I believe it was Thomas in the Bible who was told by Jesus, “Blessed is he who has not seen and yet still believes.” Jesus was talking about mystical things or divine Truth. Yet, His statement is still as profound about the opposite of a lie. Sometimes we see things and think we know what is true. Sometimes we don’t see things, and yet, there is a gut hunch as to what is true or not. Gut hunches are interesting. Not many know or understand that we are spoken to through our gut, or stomach. In fact, the stomach has neurotransmitters just like our brains do.
I love gut instinct or intuition because it gives me a hunch to go and investigate more. Over the years I have come to trust that intuition and the investigation together. When a lie presents itself I am reminded of what Naomi spoke to Ruth in the Book of Ruth in the Bible. She said, “Wait, my daughter, until you find out what happens.” What she meant was, if we wait on the truth it will reveal itself. There is a real reason for this. It’s because the truth is stronger than a lie. Jesus proved this to us when He was questioned concerning his actions and His identity before He went to the cross. Jesus said nothing. He kept silent. One reason, is the truth needs no defense. The other, is He knew the truth would reveal itself eventually.
You see, nothing, and I mean NOTHING, gets past God. Eventually we all know what is a lie and what is the truth. I like to think I have learned from the best of the best. When I question a situation of any kind I like to go silent. Or if my honest actions are questioned in any way, I also like to go silent.

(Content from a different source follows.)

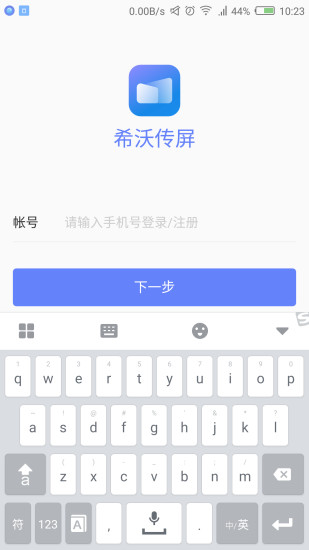 希沃傳屏截圖1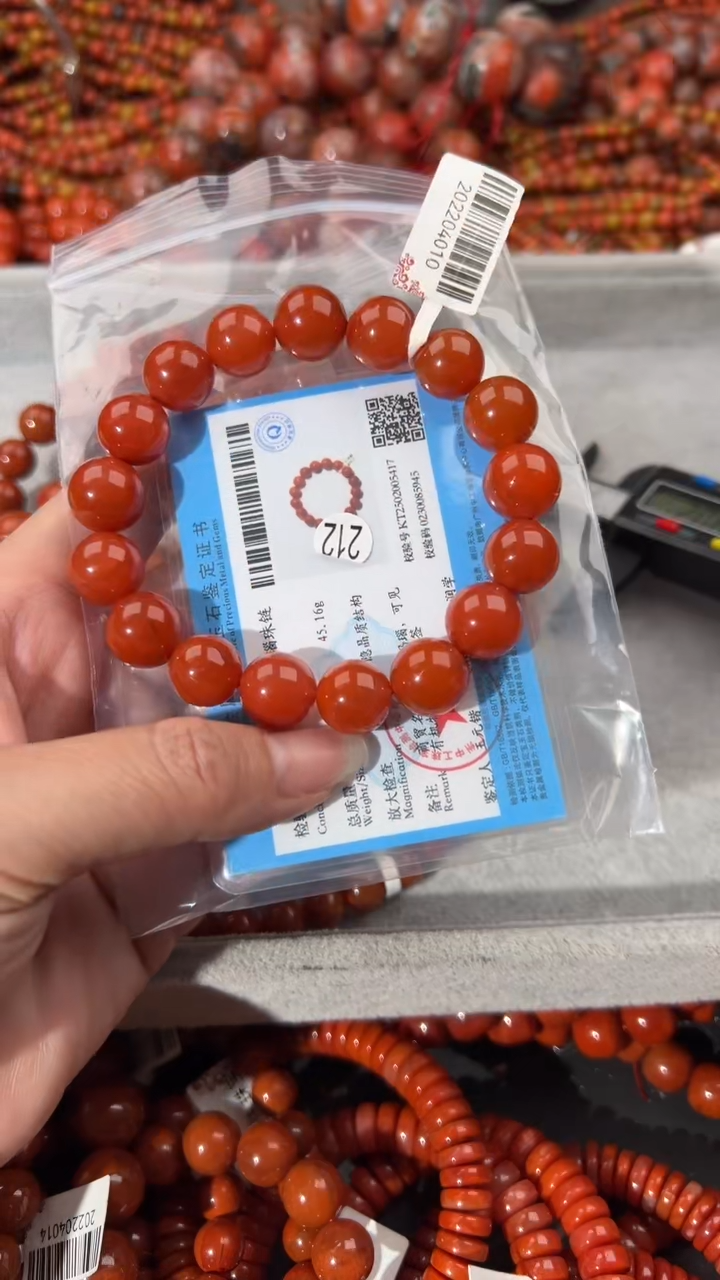 南红玛瑙未镶嵌手串112+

This happened to me at one time in a work environment. I was brought before my higher management because my immediate manager was upset that I had to leave my desk and run to the restroom quite a bit. I also had to eat at my desk, which was piled with work every single day. You see, I was pregnant and in the earlier stages. My manager also had a knack for piling more work on me than I really should have. She was filing her nails and making personal phone calls on the job. She sat right behind me. I had already had a miscarriage from the stress she caused me, among other things. So, there I was, before the elite, just like Jesus was. I was being accused of doing things contrary to my job description. I guess being pregnant really was not so acceptable in the workplace back in those days. Laws have been created to protect pregnant women and their jobs.

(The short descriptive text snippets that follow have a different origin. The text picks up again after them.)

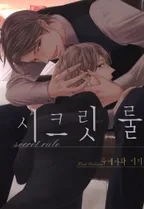 시크릿 룰
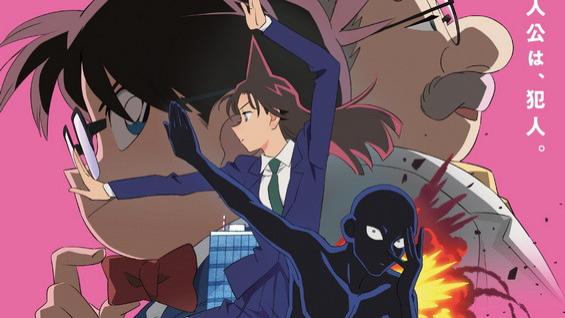 毛利兰|《犯人犯泽先生》发布动画主视觉图，毛利兰意外成关注点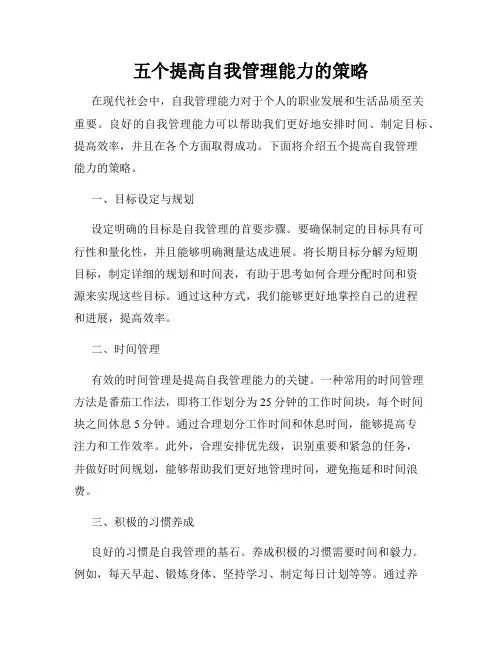 五个提高自我管理能力的策略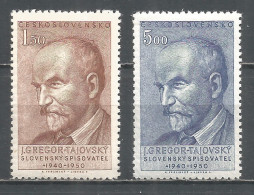 Czechoslovakia 1950 Year Mint Stamps MNH(**) - Ongebruikt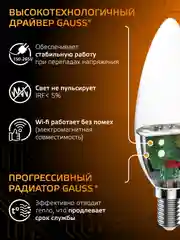 Лампочка светодиодная Е14 Свеча 9.5W теплый свет 3000К УПАКОВКА 10 шт. Gauss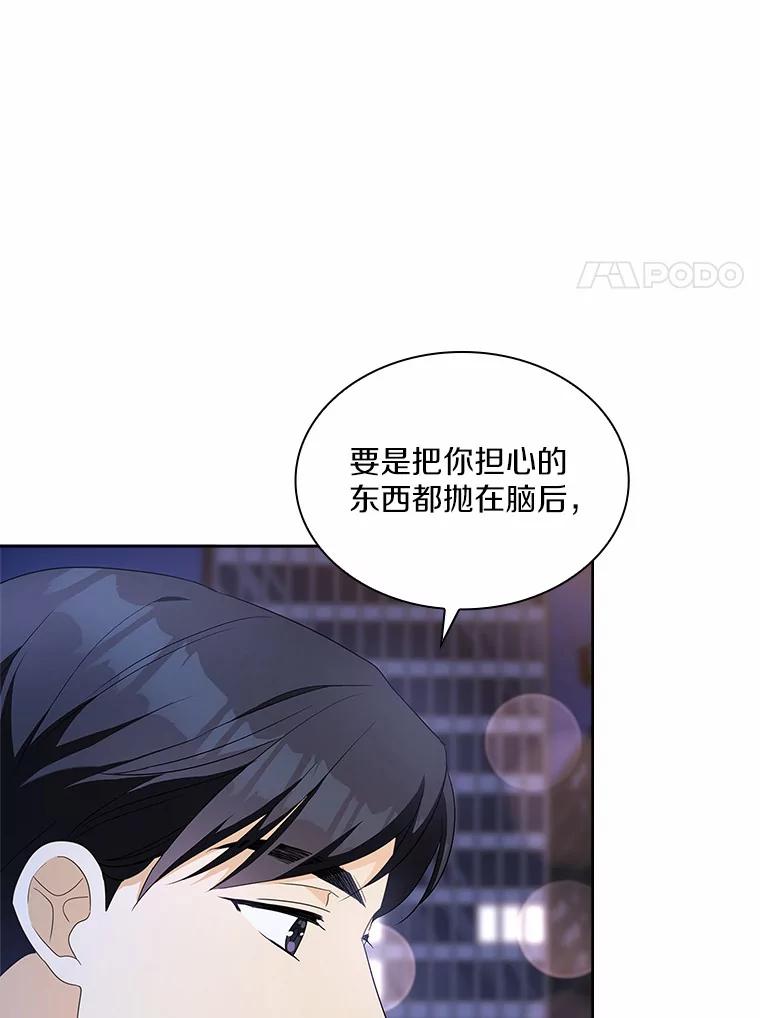 《爱情，进行时》35.你会拒绝我吗？ 第87页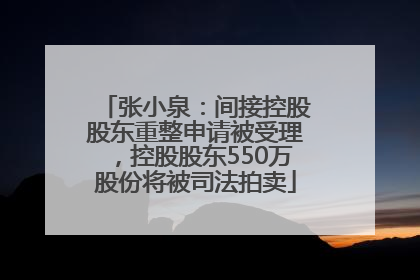 张小泉：间接控股股东重整申请被受理，控股股东550万股份将被司法拍卖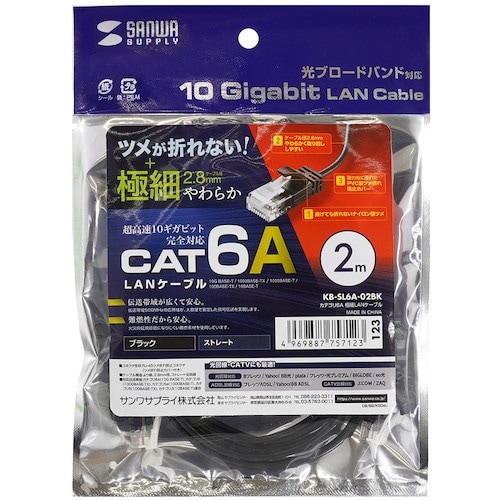 SANWA カテゴリ6A極細LANケーブル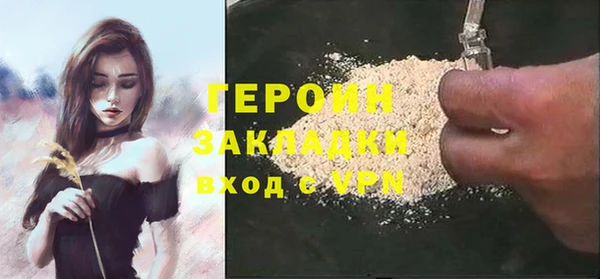 наркотики Богородск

I was always a good employee. I never complained and even worked at home when I had more than I could bear at work. I put in more hours than anyone I had knowledge of, and yet there I was, on “trial” for having to “pee” more often? Sounds crazy even now. Yet it was serious. I was at risk of losing my job over my pregnant state and new needs in order to function. I did defend myself. I told the truth about my manager right in front of her and the vice presidents of the place I worked, but it did no good. What did I do? I stopped talking and I went silent. I backed out of the office and out of their lives.
In about 3 months I received a phone call. The accusing manager was fired because they began to watch her and discovered all I had stated about her was the truth. I was not offered my job back, nor did I want it. What I did receive was higher than anything money could have bought. I learned the lesson Jesus and Naomi gave. “Trust, and the truth will reveal itself. ”
As I write this, I am trusting. Aside from this message, I am being silent in a situation. Honestly, I do not understand people at the moment. Maybe it’s because I really don’t understand that so many don’t even realize just WHO is watching them. Maybe some have become hard in their hearts. Maybe some have just plain not cared about anyone but themselves. All could be possible. Still, I believe in the ability for humans to have compassion. Still, I believe in the truth, both the opposite of a lie and the higher Truth.
Situations can come and go, but honesty, integrity, love, and truth are forever. The lessons we learn from the moments we live are more valuable than anything anyone could ever say about us or accuse us of. Oh people will always lie. We lie to ourselves every day of our lives. It’s the purposeful deceit and lies that I have a hard time understanding.
There is another account concerning Jesus in the Bible that I have always loved. There will be a day when we shall see Him face to face, and in an instant we shall be like Him. In the face of the most influential being in all of history, nothing, and I mean, nothing, can ever be hidden. All is revealed. Just like that moment we stand in the face of the higher Truth. Whether we think so or not, ALL is revealed right at this moment. We were created with God inside of our DNA. He is inside of us. How could He not know the truth about us?